Dans le débat public, on parle beaucoup des impacts de l’aviation sur le climat, beaucoup moins de ceux du transport maritime.

En 2024, pourtant, les bateaux parcourant le monde (hors navires militaires) ont rejeté un milliard de tonnes (gigatonne ou Gt) de CO2 dans l’atmosphère. Un chiffre équivalent aux rejets de l’aviation civile, avec un rythme de croissance comparable – à l’exception des évènements exceptionnels comme la pandémie de Covid-19 en 2020.

Pour atténuer le réchauffement planétaire, la décarbonation du transport maritime est donc tout aussi stratégique que celle de l’aviation civile. L’utilisation du vent – à travers le transport à voile – devrait y jouer un rôle bien plus structurant qu’on ne l’imagine.

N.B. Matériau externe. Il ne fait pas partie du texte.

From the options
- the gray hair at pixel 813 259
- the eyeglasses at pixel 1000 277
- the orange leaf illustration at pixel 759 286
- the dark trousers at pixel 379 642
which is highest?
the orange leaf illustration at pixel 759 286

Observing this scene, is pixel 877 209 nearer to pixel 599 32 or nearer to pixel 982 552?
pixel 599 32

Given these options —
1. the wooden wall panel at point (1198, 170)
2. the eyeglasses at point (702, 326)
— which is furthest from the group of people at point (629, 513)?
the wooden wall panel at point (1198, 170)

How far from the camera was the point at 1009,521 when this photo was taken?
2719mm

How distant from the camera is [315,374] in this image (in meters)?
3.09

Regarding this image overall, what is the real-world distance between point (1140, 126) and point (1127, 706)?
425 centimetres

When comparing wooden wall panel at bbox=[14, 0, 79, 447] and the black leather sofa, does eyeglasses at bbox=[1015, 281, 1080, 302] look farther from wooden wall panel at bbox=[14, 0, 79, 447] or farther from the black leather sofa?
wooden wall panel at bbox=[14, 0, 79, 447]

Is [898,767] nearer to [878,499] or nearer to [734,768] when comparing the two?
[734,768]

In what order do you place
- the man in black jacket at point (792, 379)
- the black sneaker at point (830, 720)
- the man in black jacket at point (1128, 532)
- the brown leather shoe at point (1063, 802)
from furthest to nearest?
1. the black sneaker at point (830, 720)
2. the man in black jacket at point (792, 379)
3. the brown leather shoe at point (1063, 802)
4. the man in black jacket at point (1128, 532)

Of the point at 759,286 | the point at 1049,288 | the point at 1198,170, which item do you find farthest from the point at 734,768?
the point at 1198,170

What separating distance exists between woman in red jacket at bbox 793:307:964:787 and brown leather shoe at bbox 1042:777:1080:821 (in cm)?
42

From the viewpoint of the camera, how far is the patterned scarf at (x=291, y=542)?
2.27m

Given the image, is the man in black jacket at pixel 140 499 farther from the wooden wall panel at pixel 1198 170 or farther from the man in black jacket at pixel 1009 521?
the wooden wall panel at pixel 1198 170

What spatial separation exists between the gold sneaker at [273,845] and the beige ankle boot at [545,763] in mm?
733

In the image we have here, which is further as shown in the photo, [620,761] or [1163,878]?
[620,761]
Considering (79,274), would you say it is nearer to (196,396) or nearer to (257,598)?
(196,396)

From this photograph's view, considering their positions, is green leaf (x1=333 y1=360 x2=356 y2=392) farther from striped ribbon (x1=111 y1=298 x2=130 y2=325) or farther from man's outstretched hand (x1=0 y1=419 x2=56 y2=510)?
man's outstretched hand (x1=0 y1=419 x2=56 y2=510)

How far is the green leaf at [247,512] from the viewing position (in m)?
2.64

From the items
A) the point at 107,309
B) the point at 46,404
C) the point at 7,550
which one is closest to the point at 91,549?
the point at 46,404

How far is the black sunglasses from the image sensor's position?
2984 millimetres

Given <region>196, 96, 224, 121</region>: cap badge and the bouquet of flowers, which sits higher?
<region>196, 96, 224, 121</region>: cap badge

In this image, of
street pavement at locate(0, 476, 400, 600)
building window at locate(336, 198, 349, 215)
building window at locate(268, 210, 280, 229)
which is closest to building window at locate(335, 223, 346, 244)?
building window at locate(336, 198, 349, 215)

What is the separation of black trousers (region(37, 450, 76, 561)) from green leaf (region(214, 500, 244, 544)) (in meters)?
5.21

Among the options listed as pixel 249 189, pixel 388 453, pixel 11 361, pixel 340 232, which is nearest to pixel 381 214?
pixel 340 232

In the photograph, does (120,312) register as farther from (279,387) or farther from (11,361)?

Les retards à l’allumage de l’Organisation maritime internationale

Les liaisons internationales génèrent un peu plus de 85 % des émissions du secteur maritime, le reste provenant des lignes intérieures et de la pêche. De ce fait, les régulations adoptées par l’Organisation maritime internationale (OMI) jouent un rôle crucial en matière de décarbonation.

Les enjeux climatiques n’ont été intégrés que tardivement aux régulations environnementales de l’OMI. Celles-ci ont historiquement été conçues pour limiter les risques de marées noires, puis de pollutions atmosphériques locales provoquées par l’usage des fiouls lourds dans les moteurs.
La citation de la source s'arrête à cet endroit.